I may be missing a subtle point, but to me the proposed Read2 trait:

trait Read2  {
    type Data; //  = u8; // with associated type defaults.
    type Error; // = (); // with associated type defaults.

    /// Returns at least 'items', which can be 0 for best-effort.
    fn peek(&mut self, items: usize ) -> Result<&[Self::Data],Self::Error>;

    /// Can consume any number of items, acting much like `skip()`.
    fn consume(&mut self, items: usize ) -> Result<(), Self::Error>;
}

looks awfully similar to the std::io::BufRead trait:

pub trait BufRead {
    /// Fills the internal buffer of this object, returning the buffer contents.
    ///
    /// This function is a lower-level call.
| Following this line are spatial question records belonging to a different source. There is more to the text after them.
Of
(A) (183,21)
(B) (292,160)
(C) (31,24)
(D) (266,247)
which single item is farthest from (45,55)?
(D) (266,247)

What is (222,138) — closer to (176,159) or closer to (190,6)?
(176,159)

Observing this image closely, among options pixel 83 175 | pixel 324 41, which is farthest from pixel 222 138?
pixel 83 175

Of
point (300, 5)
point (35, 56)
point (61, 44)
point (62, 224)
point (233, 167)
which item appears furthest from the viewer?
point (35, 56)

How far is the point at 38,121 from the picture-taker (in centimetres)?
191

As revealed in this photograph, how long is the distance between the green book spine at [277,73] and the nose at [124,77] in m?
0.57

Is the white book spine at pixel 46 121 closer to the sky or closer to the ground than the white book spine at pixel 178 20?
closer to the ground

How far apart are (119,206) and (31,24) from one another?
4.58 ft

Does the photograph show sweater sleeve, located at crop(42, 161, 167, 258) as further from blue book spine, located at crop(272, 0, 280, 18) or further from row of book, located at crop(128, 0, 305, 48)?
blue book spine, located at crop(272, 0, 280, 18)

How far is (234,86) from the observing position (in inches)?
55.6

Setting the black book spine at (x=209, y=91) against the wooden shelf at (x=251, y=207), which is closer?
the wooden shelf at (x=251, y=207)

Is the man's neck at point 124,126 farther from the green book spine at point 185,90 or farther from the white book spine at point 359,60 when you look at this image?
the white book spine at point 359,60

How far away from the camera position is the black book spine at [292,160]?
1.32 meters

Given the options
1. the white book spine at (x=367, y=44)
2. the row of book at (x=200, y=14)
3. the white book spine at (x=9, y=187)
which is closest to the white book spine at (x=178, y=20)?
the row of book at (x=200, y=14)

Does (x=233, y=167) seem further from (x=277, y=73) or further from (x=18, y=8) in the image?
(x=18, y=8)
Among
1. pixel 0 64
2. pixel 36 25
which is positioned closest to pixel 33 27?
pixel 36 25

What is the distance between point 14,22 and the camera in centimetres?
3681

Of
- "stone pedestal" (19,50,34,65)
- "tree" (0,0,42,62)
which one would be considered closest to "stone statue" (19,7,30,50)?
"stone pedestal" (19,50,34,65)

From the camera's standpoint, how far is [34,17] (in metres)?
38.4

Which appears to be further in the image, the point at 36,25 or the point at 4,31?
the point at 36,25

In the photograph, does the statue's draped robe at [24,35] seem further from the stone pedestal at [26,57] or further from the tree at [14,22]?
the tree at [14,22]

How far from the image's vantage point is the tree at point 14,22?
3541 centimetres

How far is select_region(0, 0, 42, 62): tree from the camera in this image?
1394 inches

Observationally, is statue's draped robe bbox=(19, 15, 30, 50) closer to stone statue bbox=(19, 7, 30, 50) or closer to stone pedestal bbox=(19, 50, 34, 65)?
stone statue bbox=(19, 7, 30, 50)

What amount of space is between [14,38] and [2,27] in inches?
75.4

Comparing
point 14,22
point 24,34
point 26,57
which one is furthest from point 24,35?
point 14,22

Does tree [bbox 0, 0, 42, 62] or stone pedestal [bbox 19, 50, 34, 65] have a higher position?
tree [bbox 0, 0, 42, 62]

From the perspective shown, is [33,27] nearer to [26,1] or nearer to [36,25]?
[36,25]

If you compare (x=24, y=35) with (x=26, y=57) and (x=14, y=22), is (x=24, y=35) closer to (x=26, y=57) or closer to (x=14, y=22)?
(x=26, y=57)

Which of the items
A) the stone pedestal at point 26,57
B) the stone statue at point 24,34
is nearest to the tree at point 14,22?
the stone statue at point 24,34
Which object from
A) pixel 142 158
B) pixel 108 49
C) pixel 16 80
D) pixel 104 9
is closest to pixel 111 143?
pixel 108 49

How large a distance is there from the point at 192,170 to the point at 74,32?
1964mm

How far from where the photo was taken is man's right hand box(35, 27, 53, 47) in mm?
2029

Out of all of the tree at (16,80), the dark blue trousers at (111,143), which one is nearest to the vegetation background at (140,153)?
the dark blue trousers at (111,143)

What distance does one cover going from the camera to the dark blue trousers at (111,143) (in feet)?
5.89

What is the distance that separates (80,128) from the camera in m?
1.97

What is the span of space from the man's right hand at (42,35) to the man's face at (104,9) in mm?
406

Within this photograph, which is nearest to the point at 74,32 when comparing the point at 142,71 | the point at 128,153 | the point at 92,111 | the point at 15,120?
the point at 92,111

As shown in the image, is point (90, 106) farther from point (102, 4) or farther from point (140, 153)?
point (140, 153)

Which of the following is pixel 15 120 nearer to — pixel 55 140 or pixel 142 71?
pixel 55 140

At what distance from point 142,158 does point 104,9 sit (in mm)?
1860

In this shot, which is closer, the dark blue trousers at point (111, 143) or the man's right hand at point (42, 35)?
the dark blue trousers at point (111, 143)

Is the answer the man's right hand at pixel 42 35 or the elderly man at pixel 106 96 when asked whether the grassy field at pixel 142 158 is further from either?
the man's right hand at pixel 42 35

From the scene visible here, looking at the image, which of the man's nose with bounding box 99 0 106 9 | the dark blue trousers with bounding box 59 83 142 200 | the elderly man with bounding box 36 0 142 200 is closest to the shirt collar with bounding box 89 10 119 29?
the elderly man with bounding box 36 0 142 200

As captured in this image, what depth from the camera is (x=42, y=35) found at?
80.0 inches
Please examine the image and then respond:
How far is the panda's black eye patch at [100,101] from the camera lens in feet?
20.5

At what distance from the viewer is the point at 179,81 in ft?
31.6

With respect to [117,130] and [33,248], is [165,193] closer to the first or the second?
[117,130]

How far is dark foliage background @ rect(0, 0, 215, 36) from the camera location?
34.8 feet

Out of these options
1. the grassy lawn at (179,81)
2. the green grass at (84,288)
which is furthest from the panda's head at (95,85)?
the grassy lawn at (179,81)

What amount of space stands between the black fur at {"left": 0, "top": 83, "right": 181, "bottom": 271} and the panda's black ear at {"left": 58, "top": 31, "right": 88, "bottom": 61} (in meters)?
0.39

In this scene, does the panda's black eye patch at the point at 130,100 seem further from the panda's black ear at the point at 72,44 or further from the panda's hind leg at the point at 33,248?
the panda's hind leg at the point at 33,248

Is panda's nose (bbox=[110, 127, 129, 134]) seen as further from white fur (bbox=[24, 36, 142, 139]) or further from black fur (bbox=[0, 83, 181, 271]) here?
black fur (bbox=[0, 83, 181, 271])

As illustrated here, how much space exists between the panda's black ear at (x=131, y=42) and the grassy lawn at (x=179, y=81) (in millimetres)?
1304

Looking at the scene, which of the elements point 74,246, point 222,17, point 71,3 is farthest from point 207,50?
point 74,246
It needs to be paired with the consume method to function properly.
    /// When calling this method, none of the contents will be "read" in the sense that later calling read may
    /// return the same contents. As such, consume must be called with the number of bytes that are
    /// consumed from this buffer to ensure that the bytes are never returned twice.
    fn fill_buf(&mut self) -> Result<&[u8]>;

    /// Tells this buffer that `amt` bytes have been consumed from the buffer,
    /// so they should no longer be returned in calls to `read`.
    fn consume(&mut self, amt: usize);
    ...
}

edit: to elaborate a little more, I'd say imo Read and BufRead are two approaches to the IO API which mainly differ on who owns the buffer, the caller (for Read) or the IO construct (for BufRead).

Depending on the underlying OS APIs, one or the other may be the cheapest (after all, implementing BufRead directly for a mmaped file rather than on top of Read makes a lot of sense). But non is intrinsically more general / always better than the other, and both likely are worth having and keeping.